Karine Herviou, directrice générale adjointe de l’Institut de radioprotection et de sûreté nucléaire (IRSN), a déclaré à France Info qu’il était « très difficile de dire si cette dispersion dans l’air se limiterait à l’échelle locale, régionale ou irait au-delà » ; ceci dépend notamment de la force de l’impact et des conditions météorologiques. Mais même un accident local aurait des conséquences désastreuses, car il rendrait le site inaccessible au personnel chargé d’assurer la maintenance et la sécurité des lieux, souligne Karine Herviou.
Des scientifiques contraints de fuir les zones de conflit
Au cours des dernières semaines, la Russie a nettement renforcé ses troupes armées : quelque 130 000 soldats russes se trouvaient tout le long de sa frontière avec l’Ukraine, ainsi qu’en Biélorussie, dont 7500 étaient positionnés dans la zone d’exclusion. Des images satellites publiées sur Twitter (obtenues via un satellite Maxar) montrent que dès le 15 février, un nouveau pont était érigé sur la rivière Pripyat, du côté biélorusse, à environ 6 km de la frontière ukrainienne et à une vingtaine de kilomètres de la centrale. Ce pont aurait peut-être servi à faciliter le transport des troupes russes jusqu’à leur cible.

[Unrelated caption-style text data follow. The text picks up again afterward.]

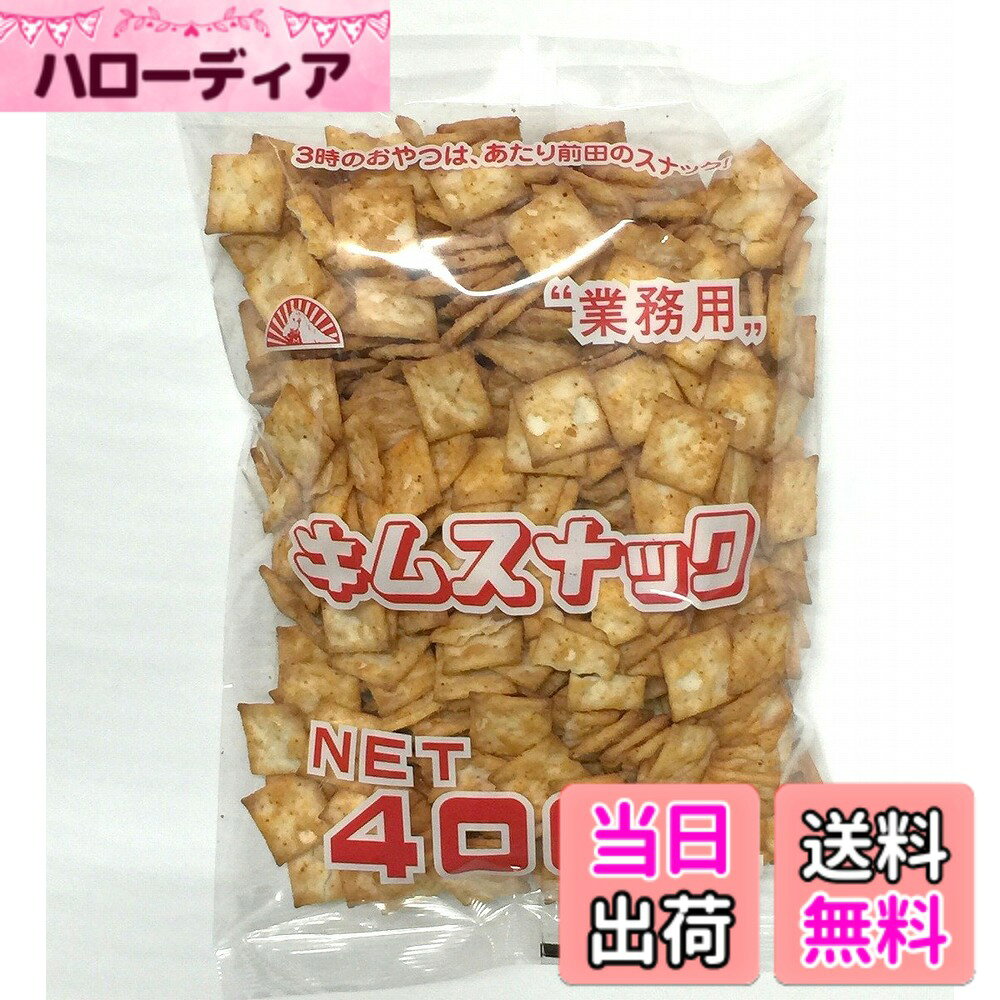 商品情報商品の説明主な仕様 チリソース味の香ばしい洋風スナックです。神戸で創業半世紀以上。神戸のおまめさんみの屋はナッツ製菓材料まで幅広く取り扱っている専門店です。創業以来のこだわりの製法で皆様に商品をお届けします。原料の選別から加工、包装、出荷まで、すべて国内工場にて一貫作業していますので、安心の商品を皆様にお届けします。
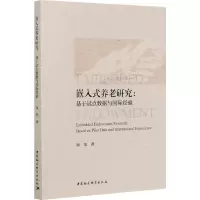 醉染图书嵌入式养老研究:基于试点数据与国际经验9787520374262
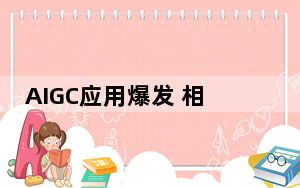 AIGC应用爆发 相关岗位需求增长超300%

L’invasion de l’Ukraine s’est déroulée en moins de 24 heures. Les bases militaires ont été rapidement attaquées, de nombreuses villes ont été bombardées, menaçant la vie des millions de citoyens ukrainiens. La semaine dernière, alors que l’invasion de la Russie était encore incertaine, les scientifiques ukrainiens confiaient à Nature qu’ils craignaient pour leur vie et leur avenir ; plusieurs ont pris des mesures pour protéger leurs travaux de recherche et se préparaient à fuir. Les chercheurs craignaient notamment que le conflit réduise à néant les progrès scientifiques réalisés depuis la révolution ukrainienne de 2014 — suite à laquelle le peuple a élu un gouvernement pro-européen.
« En ce moment, je suis assise dans un endroit chaud et Internet est disponible. Je ne sais pas si ce sera le cas demain », a déclaré Irina Yegorchenko, mathématicienne à l’Institut de mathématiques de Kiev, situé près de la frontière entre l’Ukraine et la Biélorussie. Lorsque la Russie s’est emparée de la péninsule de Crimée en 2014, toutes les institutions de recherche de la région sont passées sous contrôle russe. Les conflits qui ont perduré à l’est du pays, notamment dans les régions de Luhansk et Donetsk, ont poussé la délocalisation de plusieurs universités vers d’autres régions plus sûres ; de nombreux chercheurs avaient en effet perdu leurs laboratoires.
L’Université nationale agraire de Sumy, située à 30 kilomètres de la frontière avec la Russie, avait préparé son personnel à une invasion éventuelle. Il était notamment prévu de déplacer des équipements scientifiques uniques et des spécimens biologiques hors de la région, rapporte Nature. « Dans des conversations privées, les scientifiques disent avoir collecté des ‘valises d’urgence’ contenant des documents et des produits de première nécessité », a déclaré Yurii Danko, économiste à l’Université nationale agraire de Sumy, ajoutant qu’en cas de conflit, de nombreux scientifiques seraient contraints de se rendre en zone sûre, voire à l’étranger. « En cas d’occupation, les scientifiques ne travailleront pas pour l’ennemi », a-t-il ajouté.